The US Navy is building Guam into a more capable submarine hub, able to keep its boats ready closer to potential flashpoints in Asia. The arrival of USS Tucson this month—an outwardly routine exchange of one vessel for another—highlights the supporting network behind that effort.
USS Tucson, a Los Angeles-class nuclear-powered attack submarine commissioned in 1995, reached its new home port at Naval Base Guam in July. Navy photographs and captions show the boat arriving on 10 July, although the text of the accompanying announcement gives 10 June. Its transfer followed the departure of USS Jefferson City, another boat of the same class, for Pearl Harbor. Tucson joined three submarines already based on Guam, leaving the island with four.
The Navy describes the move as part of its “strategic laydown” in the Pacific. On paper it is a straightforward exchange of one hull for another, but the more consequential change is taking place ashore.
At Polaris Point, Submarine Squadron 15 keeps Guam-based and visiting boats trained and ready. The island is home port to the Navy’s only two submarine tenders, USS Frank Cable and USS Emory S. Land, which alternate between servicing vessels in Apra Harbor and supporting ships farther forward.

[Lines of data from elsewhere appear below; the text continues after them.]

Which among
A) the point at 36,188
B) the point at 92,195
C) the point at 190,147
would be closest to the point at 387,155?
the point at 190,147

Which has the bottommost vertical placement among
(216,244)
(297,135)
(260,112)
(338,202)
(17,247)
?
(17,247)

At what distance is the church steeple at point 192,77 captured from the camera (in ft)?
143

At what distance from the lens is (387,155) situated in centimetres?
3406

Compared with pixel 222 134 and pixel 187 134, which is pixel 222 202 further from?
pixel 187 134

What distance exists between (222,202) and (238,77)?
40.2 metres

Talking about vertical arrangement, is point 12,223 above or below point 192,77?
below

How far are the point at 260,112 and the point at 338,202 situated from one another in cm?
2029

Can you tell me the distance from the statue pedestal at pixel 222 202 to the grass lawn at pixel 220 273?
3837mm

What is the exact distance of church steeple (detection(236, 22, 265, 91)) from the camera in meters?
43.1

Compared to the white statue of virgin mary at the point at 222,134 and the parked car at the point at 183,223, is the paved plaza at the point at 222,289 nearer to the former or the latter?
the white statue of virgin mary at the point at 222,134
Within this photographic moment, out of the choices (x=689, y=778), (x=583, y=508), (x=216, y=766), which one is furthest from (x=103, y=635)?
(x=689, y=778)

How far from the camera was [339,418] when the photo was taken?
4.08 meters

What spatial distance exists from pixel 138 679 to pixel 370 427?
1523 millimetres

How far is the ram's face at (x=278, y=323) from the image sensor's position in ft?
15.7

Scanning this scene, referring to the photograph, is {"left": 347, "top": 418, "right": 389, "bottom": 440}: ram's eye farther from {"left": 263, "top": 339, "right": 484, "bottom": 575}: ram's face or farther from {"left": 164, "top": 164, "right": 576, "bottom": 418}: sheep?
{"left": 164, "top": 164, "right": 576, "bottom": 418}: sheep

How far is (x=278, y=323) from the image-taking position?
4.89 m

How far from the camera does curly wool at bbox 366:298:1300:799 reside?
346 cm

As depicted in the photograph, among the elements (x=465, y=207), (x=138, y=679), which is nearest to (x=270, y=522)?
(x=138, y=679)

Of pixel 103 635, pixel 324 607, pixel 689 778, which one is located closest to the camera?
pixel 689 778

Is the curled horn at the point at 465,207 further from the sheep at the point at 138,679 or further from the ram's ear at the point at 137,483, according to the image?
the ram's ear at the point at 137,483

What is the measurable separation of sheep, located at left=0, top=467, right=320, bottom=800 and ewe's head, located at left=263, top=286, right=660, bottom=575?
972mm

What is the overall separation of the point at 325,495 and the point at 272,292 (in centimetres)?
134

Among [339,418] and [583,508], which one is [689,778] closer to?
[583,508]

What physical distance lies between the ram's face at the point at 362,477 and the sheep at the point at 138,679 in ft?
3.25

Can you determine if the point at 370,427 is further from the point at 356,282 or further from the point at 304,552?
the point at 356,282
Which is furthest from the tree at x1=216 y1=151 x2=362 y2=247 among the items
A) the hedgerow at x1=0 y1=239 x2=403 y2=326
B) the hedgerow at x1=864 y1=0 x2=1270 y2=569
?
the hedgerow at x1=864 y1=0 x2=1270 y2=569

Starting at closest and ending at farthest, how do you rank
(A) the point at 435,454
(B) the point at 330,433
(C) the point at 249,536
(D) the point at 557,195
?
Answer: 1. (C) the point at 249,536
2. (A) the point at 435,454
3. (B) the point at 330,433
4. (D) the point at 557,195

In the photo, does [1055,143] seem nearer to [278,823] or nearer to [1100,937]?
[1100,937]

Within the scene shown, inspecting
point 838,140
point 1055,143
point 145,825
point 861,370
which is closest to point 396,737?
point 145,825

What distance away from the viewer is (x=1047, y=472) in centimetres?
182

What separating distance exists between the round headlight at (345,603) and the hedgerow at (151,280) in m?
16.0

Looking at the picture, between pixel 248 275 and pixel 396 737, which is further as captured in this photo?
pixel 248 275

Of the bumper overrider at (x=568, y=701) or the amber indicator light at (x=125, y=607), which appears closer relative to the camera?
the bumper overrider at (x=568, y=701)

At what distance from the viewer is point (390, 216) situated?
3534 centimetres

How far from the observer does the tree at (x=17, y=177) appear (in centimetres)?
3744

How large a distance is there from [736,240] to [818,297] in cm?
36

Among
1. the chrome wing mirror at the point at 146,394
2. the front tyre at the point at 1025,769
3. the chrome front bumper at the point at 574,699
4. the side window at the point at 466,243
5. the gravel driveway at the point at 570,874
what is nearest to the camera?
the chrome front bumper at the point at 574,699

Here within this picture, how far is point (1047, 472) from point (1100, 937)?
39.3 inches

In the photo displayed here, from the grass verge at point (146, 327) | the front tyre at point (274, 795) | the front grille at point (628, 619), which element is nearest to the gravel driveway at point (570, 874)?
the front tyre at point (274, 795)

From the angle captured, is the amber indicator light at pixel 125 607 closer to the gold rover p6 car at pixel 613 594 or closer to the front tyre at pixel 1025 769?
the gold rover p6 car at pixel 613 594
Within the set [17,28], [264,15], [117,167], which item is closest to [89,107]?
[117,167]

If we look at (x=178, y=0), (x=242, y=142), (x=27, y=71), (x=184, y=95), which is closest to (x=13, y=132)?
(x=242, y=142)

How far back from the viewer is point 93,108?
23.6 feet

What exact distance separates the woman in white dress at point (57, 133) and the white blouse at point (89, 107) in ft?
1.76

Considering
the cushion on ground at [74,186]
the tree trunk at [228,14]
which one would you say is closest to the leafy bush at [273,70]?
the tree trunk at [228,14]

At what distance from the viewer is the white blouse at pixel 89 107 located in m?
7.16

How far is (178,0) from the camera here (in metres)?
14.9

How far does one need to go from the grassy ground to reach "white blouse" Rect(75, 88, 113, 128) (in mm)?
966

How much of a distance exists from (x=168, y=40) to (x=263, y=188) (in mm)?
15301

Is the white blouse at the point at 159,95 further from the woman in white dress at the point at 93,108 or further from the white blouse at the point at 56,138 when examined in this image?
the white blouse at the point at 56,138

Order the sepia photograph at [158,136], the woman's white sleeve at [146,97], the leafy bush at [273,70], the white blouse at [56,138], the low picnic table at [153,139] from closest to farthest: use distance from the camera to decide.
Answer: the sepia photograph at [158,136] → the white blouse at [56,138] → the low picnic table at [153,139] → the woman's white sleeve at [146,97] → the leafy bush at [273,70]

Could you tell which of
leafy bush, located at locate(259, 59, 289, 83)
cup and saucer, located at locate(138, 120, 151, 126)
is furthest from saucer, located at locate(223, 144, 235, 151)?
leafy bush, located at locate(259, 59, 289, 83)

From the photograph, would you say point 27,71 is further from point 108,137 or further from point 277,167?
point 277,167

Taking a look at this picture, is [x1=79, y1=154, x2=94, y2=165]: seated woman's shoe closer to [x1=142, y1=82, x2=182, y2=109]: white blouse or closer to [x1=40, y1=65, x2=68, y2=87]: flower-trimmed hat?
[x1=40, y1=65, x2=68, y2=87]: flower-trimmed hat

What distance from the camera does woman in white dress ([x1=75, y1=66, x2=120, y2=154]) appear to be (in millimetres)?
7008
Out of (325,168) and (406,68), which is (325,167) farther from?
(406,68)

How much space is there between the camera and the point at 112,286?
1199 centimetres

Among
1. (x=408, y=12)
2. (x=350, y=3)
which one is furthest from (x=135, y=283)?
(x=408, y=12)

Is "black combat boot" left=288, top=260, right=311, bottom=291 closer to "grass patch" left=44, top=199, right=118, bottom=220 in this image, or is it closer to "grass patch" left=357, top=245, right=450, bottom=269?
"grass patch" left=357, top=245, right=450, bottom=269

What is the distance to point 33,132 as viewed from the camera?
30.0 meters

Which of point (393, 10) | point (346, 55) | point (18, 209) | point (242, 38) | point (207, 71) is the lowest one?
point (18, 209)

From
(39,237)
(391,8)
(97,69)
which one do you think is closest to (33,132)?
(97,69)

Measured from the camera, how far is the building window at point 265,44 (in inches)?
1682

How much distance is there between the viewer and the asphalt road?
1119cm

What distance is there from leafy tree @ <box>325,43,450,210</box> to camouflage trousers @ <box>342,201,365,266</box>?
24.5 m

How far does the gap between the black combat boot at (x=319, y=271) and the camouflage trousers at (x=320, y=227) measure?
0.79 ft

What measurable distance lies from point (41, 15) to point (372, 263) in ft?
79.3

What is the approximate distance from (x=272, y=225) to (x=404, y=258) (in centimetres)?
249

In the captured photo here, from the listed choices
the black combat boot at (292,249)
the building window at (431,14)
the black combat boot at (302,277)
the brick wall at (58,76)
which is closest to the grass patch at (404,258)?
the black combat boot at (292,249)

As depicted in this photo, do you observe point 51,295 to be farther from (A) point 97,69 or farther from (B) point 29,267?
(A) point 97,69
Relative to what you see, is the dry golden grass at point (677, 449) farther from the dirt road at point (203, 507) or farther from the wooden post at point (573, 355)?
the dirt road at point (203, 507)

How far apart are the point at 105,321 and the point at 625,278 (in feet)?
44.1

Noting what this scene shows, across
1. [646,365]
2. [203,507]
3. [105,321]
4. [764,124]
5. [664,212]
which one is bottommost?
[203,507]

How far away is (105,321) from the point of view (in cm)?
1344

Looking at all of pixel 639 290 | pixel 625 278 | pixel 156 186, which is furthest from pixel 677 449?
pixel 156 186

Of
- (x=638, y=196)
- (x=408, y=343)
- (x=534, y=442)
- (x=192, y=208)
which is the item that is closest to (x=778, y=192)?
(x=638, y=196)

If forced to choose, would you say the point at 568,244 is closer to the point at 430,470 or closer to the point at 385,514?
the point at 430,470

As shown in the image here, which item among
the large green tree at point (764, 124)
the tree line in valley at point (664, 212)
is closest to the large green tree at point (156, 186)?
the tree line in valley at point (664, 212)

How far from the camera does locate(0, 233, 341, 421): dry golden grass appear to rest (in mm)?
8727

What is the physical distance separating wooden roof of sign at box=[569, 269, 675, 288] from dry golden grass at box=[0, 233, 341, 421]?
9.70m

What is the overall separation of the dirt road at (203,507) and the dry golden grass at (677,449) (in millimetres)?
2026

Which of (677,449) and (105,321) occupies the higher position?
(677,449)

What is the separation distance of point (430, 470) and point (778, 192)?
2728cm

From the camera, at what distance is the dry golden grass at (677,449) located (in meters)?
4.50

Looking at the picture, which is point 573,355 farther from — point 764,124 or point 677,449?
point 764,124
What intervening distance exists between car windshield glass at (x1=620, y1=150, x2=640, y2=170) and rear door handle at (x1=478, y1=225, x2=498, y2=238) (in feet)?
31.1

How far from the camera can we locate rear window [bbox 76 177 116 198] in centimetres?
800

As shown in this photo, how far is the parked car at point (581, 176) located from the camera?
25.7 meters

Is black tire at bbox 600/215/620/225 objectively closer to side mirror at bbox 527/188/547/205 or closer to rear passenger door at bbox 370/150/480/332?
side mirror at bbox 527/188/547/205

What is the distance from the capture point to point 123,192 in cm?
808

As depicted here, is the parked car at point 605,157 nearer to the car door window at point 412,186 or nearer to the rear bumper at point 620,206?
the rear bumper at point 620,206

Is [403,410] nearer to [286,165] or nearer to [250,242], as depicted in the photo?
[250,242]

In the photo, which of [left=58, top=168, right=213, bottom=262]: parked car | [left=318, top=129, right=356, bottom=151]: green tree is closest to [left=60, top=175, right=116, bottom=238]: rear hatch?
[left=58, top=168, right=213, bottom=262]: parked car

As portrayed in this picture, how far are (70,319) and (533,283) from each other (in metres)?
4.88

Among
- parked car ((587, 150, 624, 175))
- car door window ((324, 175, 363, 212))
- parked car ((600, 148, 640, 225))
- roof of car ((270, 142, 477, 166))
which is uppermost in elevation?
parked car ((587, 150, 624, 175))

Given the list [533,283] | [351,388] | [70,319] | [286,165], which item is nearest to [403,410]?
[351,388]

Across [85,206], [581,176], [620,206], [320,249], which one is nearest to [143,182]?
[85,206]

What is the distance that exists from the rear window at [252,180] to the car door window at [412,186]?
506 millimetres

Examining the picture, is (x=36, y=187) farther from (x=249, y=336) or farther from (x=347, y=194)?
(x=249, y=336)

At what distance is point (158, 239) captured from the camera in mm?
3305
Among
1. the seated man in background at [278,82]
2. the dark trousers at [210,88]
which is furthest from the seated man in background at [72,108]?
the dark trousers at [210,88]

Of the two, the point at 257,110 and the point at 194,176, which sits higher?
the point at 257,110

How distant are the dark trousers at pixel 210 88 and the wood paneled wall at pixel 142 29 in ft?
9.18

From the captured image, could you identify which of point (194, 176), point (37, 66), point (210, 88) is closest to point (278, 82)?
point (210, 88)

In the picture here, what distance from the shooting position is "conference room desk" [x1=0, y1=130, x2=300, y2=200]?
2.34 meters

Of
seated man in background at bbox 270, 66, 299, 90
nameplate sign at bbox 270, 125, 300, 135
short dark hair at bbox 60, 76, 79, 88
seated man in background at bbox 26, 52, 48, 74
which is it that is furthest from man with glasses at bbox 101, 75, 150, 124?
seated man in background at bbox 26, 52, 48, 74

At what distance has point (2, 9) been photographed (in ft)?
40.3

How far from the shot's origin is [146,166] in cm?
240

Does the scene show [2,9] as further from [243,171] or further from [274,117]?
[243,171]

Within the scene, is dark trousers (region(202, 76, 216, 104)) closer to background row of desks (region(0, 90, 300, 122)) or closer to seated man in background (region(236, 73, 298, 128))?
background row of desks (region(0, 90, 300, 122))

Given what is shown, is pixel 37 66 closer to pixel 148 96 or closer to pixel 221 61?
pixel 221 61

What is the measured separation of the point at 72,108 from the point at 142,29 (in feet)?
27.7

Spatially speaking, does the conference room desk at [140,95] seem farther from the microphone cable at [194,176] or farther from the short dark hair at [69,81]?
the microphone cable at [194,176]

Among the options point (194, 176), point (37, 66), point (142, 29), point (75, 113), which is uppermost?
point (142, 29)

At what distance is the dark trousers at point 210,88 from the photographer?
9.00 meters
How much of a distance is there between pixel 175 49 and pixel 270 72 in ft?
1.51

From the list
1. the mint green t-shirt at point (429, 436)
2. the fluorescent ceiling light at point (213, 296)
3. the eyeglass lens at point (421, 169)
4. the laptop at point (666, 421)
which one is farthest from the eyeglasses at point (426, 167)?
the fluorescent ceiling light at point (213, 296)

The Navy has also been expanding its maintenance footprint on Guam. Polaris Point is the primary site for intermediate maintenance and repair of submarines deployed in the western Pacific, according to Navy documents. During Valiant Shield 2026, US Indo-Pacific Command opened a forward multi-domain training and experimentation facility on the island, equipped with command-and-control, communications and intelligence systems.
Not all those elements are new, nor has the Navy presented them as a single programme tied to Tucson. Together, however, they show how Guam is becoming more than a place to berth submarines. The objective is to keep boats ready farther forward and reduce the need to return to Hawaii for some maintenance and support.
That matters because counting hulls captures only the visible part of undersea power. A submarine’s real value rests on the trained crews and maintenance capacity that keep it at sea and available when commanders call.
Guam’s force includes USS Minnesota, which in November 2024 became the first Virginia-class attack submarine forward-deployed to the island. Its presence alongside older Los Angeles-class boats points to a gradual refresh rather than a sudden expansion. The current tally is not unprecedented: Guam has hosted three, four and, in 2022, five attack submarines, according to the Congressional Research Service.
The island is well placed for its widening role. Guam lies closer than Hawaii or the continental US to potential operating areas around Taiwan and the South China Sea. As American territory, it also avoids some of the political conditions that can accompany operations from an ally’s bases.
That geography is also a liability. China fields missiles capable of reaching Guam, while North Korea may also be able to threaten it. The US is developing an integrated air-and-missile defence system on the island in response to increased Chinese military activity, according to the Government Accountability Office.
The build-up remains incomplete. The watchdog found in 2025 that the Pentagon had not fully determined how many personnel would be needed to operate and sustain the defence system or completed their deployment schedule, complicating plans for housing and related services.
Guam therefore faces a built-in tension. Every layer of defence and maintenance makes the island more useful while concentrating people and military capability on a small, exposed territory. Its civilian infrastructure must also support the growing mission.
Tucson arrives in a very different Guam from the one earlier submarines knew: a forward base being equipped to keep boats ready for longer without sending them back to Hawaii for every repair or support requirement. Whether that network will be complete before it is tested remains unclear.